域外国の補助金に対する規則案、欧州議会の国際貿易委が修正案採択

欧州議会の国際貿易委員会は4月25日、域外国政府から補助金などの支援を受けた企業によるEU企業の買収や公共調達での受注に対処する規則案を全会一致で採択した。EU市場で影響力を強める中国を念頭に置いたもので、一定規模以上の買収や公共調達への入札について事前通知を求める内容。欧州委員会が健全な競争を歪めると判断した場合、取引を差し止めることも可能になる。規則案は近く欧州議会本会議で採択される見通しで、その後、最終合意に向けて閣僚理事会との交渉に入る。

規則案によると、域外国政府から5,000万ユーロ相当を超える補助金を受けた企業が、売上高4億ユーロ以上のEU企業を買収する際、補助金について欧州委に予め通知することを義務付ける。取引額が2億ユーロを超える公共調達に参加する場合も同様の義務を課す。事前通知を義務付ける基準について、欧州委の原案では買収ターゲットの売上高が5億ユーロ以上、公共調達の規模は2億5,000万ユーロとなっていたが、国際貿易委では条件を厳格化した修正案が支持された。

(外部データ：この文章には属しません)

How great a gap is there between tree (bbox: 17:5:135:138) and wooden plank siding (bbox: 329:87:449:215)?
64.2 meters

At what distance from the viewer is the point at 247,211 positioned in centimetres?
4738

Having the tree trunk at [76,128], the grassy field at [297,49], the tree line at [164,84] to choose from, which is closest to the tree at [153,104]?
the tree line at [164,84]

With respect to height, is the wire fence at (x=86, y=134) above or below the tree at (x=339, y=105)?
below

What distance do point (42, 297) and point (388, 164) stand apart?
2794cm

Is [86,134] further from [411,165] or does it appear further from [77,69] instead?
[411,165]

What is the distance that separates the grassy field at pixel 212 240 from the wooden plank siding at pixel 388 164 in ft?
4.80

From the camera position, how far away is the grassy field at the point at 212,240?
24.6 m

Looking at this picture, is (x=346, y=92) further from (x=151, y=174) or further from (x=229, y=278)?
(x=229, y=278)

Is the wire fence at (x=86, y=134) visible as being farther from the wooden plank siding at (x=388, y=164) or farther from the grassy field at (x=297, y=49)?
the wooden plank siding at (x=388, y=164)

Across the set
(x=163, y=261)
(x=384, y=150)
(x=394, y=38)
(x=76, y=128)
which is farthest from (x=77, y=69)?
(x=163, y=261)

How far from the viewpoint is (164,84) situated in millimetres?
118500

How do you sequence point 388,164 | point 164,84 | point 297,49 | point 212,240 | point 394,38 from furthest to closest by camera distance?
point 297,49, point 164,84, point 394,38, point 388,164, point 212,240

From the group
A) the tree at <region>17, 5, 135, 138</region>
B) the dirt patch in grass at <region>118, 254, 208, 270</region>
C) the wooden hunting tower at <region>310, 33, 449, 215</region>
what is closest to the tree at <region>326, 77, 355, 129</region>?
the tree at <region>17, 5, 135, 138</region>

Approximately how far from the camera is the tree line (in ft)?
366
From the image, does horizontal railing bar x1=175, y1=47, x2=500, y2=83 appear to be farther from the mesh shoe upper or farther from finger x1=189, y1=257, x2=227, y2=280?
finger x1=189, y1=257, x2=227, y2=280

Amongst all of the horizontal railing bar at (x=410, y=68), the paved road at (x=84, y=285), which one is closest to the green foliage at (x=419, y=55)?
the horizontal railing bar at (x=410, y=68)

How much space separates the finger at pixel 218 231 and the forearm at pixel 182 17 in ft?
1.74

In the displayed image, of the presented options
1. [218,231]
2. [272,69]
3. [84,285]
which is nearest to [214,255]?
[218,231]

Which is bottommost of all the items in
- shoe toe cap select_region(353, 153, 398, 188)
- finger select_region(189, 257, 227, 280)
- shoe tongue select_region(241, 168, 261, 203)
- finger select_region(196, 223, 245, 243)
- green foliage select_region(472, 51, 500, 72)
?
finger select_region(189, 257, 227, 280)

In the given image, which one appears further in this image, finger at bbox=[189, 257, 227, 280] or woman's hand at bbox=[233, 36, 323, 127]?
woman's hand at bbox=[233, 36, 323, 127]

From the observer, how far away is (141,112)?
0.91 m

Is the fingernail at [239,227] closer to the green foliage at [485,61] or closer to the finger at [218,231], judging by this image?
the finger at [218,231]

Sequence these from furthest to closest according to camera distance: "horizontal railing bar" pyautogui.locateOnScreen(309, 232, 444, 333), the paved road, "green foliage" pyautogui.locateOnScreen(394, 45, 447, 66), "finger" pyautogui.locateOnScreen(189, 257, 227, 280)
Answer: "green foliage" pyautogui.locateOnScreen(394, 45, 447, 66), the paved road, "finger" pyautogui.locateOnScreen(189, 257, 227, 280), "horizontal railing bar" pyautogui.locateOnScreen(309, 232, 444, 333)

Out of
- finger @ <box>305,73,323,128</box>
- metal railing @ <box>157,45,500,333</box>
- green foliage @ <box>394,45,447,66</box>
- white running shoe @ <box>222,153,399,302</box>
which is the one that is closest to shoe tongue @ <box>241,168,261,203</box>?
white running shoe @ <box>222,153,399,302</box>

域外国政府による補助金には直接補助だけでなく、低利融資や税制上の優遇措置、無制限の保証など、あらゆる形の公的補助が含まれる。欧州委は通知に沿って審査を行い、域外国からの補助金によって競争が歪められると判断した場合、必要に応じて資産売却や補助金の返済といった是正措置を求めるほか、買収や落札を阻止することが可能。通知を怠った場合は最大で年間売上高の10%の制裁金を科すことができる。

また、買収や公共調達の取引規模が上記の基準を下回る場合も、域外国からの公的補助によって競争が歪められる可能性があると判断した場合、欧州委は職権に基づいて調査を行うことができる。

EUは単一市場における公正な競争を確保するため、国家補助規制で企業への公的補助を厳しく制限している。しかし域外企業には適用されないため、産業界は中国をはじめとする外国政府の補助金を後ろ盾に国営企業などがEU企業を買収したり、安い価格で入札している可能性があると警戒を強めていた。こうした中で欧州委は20年6月、「外国補助金に関する競争の公平性」と題する白書をまとめ、21年5月に同白書を土台にした規則案を発表していた。